Take time to understand and adjust privacy settings to suit your needs.
Privacy settings are flexible and it’s important to learn their setup. That way the content you publish is far more strictly controlled by you as to its audience. Remember, good as they are, settings are not guaranteed to protect your words. You cannot predict the reach of what you publish. If you don’t want a curated series of screen captures of your publications read back to you in seven years, then don’t publish it online – write in a paper notebook which at any time you can burn.

Think about what message you are going to post.
If you have nothing to say, then that’s OK. Having a reason to publish something for your audience is not just good practice for social media, but has been for all publishing. The rules are essentially the same, if just at their loosest and transient on social media.

Some publish on their hobby or interest. Others use it to promote their profession or service. Some upload photos of their pet. Others upload photos of their meals. Some people publish a narrative on any subject that comes to mind. Others publish without thinking. As long as it is nothing malicious or incendiary, it goes on without a hitch.

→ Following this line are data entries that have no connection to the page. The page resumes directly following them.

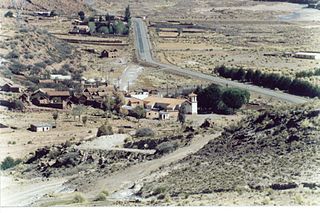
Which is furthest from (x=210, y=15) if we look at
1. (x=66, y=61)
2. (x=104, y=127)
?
(x=104, y=127)

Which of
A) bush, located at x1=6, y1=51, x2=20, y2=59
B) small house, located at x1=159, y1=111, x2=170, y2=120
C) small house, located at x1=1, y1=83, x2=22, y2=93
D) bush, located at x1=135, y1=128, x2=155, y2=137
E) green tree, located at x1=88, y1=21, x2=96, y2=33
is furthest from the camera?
green tree, located at x1=88, y1=21, x2=96, y2=33

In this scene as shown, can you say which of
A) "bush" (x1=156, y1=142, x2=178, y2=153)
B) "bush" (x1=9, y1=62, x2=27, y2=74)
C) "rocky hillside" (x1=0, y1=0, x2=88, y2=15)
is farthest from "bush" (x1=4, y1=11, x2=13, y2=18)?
"bush" (x1=156, y1=142, x2=178, y2=153)

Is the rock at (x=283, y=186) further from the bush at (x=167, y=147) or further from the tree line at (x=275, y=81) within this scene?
the tree line at (x=275, y=81)

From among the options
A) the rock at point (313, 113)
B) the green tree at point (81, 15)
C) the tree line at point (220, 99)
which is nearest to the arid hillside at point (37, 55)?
the tree line at point (220, 99)

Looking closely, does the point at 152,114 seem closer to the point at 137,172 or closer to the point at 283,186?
the point at 137,172

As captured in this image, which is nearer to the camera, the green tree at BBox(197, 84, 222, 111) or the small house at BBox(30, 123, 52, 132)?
the small house at BBox(30, 123, 52, 132)

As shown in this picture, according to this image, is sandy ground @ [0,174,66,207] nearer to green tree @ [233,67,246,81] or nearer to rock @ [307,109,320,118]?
rock @ [307,109,320,118]
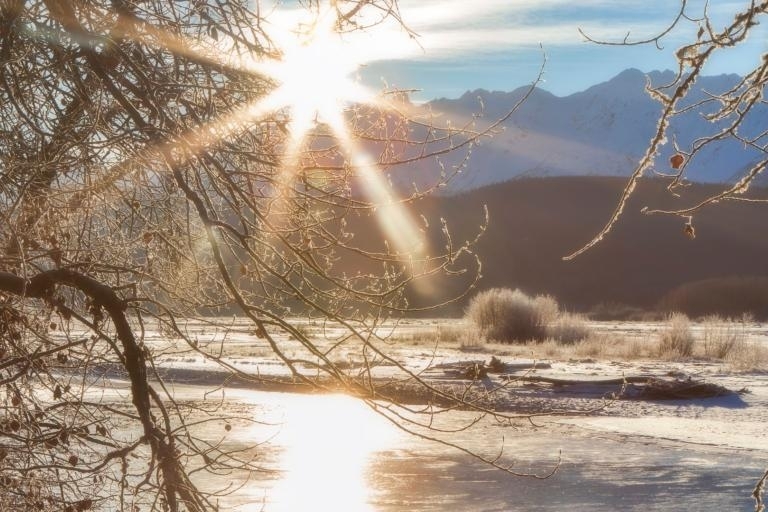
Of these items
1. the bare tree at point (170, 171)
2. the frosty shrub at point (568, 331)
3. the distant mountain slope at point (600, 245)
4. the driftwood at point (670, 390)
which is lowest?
the driftwood at point (670, 390)

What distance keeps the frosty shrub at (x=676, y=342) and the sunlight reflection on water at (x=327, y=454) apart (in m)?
9.37

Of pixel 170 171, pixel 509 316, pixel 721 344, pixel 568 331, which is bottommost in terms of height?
pixel 721 344

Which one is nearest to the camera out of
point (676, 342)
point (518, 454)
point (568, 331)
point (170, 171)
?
point (170, 171)

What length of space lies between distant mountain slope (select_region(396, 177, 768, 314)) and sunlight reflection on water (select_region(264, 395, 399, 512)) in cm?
4917

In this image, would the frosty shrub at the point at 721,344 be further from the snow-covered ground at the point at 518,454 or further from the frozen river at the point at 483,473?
the frozen river at the point at 483,473

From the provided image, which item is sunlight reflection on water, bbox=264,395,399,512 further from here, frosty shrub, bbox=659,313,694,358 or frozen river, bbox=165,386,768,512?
frosty shrub, bbox=659,313,694,358

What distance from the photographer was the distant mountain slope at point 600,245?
71312mm

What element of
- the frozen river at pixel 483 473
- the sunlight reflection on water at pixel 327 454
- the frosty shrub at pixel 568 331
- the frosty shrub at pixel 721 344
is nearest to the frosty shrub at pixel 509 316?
the frosty shrub at pixel 568 331

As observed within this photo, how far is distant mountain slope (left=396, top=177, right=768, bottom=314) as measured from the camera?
71.3 meters

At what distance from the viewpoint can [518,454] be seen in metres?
10.4

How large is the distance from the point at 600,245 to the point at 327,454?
67.6m

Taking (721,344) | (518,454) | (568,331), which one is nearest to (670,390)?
(518,454)

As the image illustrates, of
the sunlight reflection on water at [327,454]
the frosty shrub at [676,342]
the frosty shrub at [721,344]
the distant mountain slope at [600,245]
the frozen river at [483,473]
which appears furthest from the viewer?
the distant mountain slope at [600,245]

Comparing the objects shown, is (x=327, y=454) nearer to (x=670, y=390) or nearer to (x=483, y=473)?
(x=483, y=473)
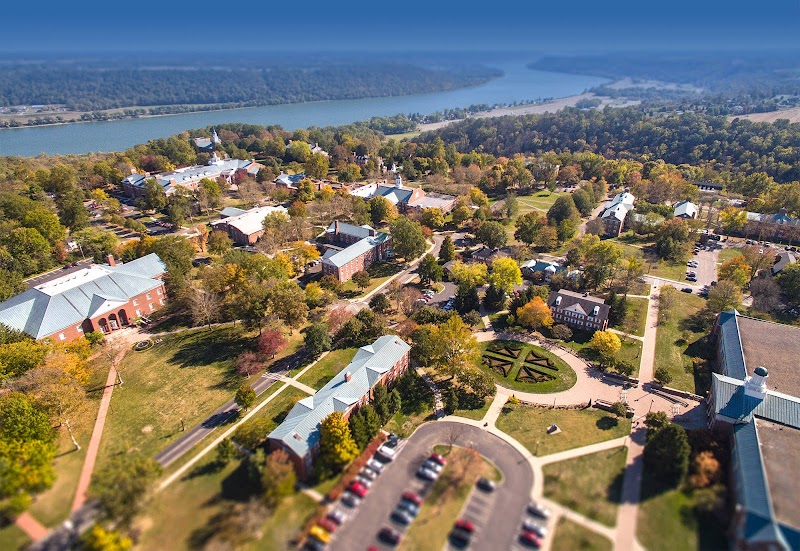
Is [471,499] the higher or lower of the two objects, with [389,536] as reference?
lower

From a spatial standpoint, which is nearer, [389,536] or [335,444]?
[389,536]

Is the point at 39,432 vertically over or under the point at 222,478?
over

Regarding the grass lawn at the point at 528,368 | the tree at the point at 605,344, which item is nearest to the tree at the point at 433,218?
the grass lawn at the point at 528,368

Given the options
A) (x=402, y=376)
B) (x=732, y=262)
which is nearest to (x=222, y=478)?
(x=402, y=376)

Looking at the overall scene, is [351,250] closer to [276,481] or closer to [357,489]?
[357,489]

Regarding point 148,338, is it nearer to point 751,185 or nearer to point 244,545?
point 244,545

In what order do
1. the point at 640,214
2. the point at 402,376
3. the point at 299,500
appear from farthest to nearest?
the point at 640,214 → the point at 402,376 → the point at 299,500

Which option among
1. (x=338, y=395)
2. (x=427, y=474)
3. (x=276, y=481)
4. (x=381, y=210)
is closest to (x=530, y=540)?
(x=427, y=474)

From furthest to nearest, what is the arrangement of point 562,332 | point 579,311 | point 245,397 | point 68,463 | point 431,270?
point 431,270 < point 579,311 < point 562,332 < point 245,397 < point 68,463
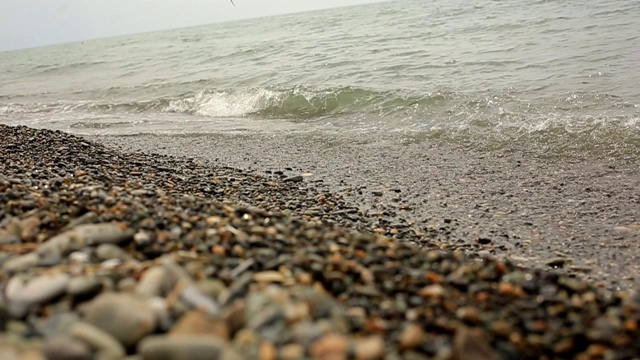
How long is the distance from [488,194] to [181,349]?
4513 mm

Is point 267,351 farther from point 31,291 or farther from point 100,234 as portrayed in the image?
point 100,234

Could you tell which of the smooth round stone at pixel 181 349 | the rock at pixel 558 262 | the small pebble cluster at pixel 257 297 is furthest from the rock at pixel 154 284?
the rock at pixel 558 262

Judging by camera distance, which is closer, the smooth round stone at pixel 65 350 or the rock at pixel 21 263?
the smooth round stone at pixel 65 350

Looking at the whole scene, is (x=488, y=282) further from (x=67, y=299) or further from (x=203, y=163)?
(x=203, y=163)

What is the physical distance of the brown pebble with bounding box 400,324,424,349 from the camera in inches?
68.2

Delia Venables lists her “gripes” of social media publishing as including:

  • Too often
  • Not enough interest
  • Not enough reciprocation
  • Poorly composed

Delia has a point, but might be a little heavy handed here. We are talking about encouraging publishing. Restricting poor content is not maybe as helpful as guiding what the motives should be to posting better content. It’s more positive, perhaps, to follow some simple “do’s” rather than lecturing “don’ts”.

Although, let’s start with a Don’t:
Don’t become concerned with frequency. Publish whenever suits you. You’re in control.

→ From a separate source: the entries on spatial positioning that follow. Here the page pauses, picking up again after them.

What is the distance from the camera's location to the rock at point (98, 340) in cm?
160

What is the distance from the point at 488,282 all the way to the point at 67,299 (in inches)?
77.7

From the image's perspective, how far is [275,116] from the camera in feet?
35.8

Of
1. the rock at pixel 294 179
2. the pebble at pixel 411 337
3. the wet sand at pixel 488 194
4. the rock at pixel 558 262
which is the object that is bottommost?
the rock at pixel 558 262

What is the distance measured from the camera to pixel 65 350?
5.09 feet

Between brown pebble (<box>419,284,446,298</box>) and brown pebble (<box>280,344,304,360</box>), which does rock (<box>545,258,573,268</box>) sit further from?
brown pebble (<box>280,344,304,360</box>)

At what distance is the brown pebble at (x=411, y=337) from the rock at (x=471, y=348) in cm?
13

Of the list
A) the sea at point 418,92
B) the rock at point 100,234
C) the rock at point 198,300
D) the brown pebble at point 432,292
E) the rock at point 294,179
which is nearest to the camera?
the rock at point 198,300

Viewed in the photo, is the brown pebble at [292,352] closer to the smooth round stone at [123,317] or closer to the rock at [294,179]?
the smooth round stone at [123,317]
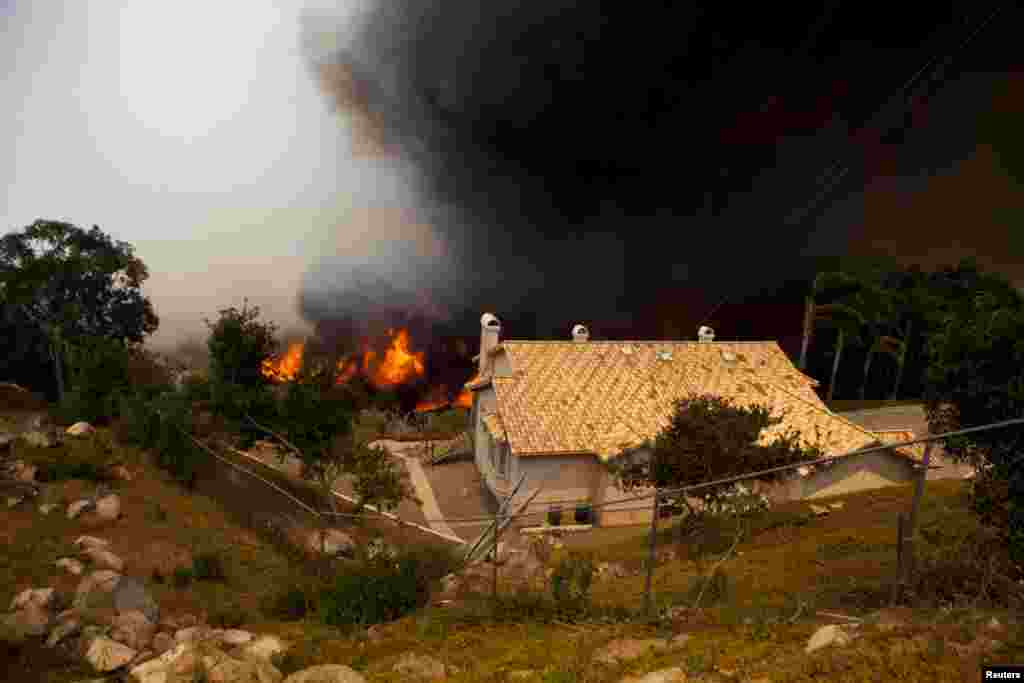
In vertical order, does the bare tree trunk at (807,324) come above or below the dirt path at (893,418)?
above

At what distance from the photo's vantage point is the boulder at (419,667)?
10.5 metres

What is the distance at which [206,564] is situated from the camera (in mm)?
16625

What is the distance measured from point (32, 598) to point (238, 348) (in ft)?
33.8

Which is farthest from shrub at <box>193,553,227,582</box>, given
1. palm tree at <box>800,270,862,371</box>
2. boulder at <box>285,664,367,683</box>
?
palm tree at <box>800,270,862,371</box>

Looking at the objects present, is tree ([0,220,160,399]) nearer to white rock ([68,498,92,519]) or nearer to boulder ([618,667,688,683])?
white rock ([68,498,92,519])

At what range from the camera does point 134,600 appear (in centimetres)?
1378

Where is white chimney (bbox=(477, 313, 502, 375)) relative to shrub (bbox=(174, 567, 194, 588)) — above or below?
above

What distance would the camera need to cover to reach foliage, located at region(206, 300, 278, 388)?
22.0 m

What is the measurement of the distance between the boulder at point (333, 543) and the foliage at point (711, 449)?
10.0m

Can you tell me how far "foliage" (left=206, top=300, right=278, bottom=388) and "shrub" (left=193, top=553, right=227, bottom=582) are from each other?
271 inches

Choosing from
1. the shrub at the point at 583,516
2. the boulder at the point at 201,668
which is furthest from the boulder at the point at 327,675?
the shrub at the point at 583,516

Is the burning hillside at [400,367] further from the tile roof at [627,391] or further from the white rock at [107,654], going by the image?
the white rock at [107,654]

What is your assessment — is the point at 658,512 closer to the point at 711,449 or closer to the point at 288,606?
the point at 711,449

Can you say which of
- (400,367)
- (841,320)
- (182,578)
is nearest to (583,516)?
(182,578)
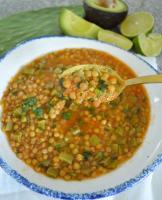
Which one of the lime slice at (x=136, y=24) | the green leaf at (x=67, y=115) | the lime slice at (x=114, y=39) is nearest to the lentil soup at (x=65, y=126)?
the green leaf at (x=67, y=115)

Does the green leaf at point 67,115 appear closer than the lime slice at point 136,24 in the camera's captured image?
Yes

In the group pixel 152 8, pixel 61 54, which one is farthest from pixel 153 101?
pixel 152 8

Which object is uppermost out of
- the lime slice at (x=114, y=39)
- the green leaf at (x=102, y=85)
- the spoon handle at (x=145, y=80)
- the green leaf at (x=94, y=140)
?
the spoon handle at (x=145, y=80)

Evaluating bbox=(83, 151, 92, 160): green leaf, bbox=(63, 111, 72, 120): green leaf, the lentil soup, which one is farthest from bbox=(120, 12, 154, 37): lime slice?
bbox=(83, 151, 92, 160): green leaf

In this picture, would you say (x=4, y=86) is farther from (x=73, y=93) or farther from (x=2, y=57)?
(x=73, y=93)

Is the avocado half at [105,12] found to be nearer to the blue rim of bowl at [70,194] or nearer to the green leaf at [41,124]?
the green leaf at [41,124]

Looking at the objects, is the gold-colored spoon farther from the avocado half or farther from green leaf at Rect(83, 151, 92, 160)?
the avocado half
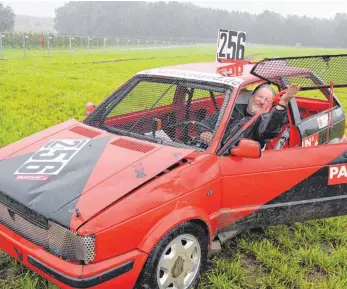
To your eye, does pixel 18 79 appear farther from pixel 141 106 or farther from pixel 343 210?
pixel 343 210

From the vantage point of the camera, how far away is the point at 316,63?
12.4ft

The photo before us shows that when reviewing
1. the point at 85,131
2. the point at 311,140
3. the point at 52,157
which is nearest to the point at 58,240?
the point at 52,157

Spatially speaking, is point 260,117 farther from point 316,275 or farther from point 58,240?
point 58,240

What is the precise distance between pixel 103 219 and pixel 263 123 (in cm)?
173

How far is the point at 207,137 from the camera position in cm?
332

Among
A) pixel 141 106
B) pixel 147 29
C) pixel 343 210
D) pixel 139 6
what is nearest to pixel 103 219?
→ pixel 141 106

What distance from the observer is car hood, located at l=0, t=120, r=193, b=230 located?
2611 millimetres

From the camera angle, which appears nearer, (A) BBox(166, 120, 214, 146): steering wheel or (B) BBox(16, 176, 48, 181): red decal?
(B) BBox(16, 176, 48, 181): red decal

If publishing from an employer’s social media:

  • Follow company policy
  • Publish only authorised information
  • Respond to communication in a polite manner

If publishing from a professional platform:

  • Ensure the information is largely relevant to your intended audience
  • Be willing to follow and discuss topics with sector professionals

If publishing from a personal account:

  • Consider if you’d be prepared to read it out in public or office space
  • Think about the information you are presenting more than the structure (Is the structure a joke? Is the information of the joke offensive to a bystander?)
  • Give credit when the information source is not your own
  • Be comfortable with the extent it identifies you
  • Be happy at how it represents you

Consider your social media interactions with other published postings:

  • Based on a contextual understanding of facts?
  • An opinion you can defend?
  • Supportive or constructive?

These are not intended to be prescriptive. Though they should be enough to begin publishing with confidence.

The vast majority of tweets, blog posts and status updates posted, flow as single ripples in the raging media river. Thankfully there are some people out there who will enjoy and be interested to follow the unique ripple you choose to make. Avoid sailing over employer policies into choppy waters, getting dragged under by trolling undercurrents or being dashed on the hateful rapids, and social media is a rewarding experience to dip into. Especially this is the case for those in our sector, who are more self-aware than most about navigating into good information streams.

Using social media competently is becoming easier the more we appreciate both its virtues and failings. Social media is designed to share thoughts – random and informative alike – with cheap simplicity. The value comes from how it is used.

Reading social media can be of worth: giving direction, support and entertainment and provide news and information otherwise unknown. Writing on social media can provide others with the same interest and insights. That is its strength.

Ultimately if you want to be active on social media you should do so in the way you choose: have what account you want, follow who you want, read when you want, publish if you want. Happily, from experience on the SLLG social media platforms, library groups and information professionals are proving the adage:

You can’t do social media wrong, but you can do it right.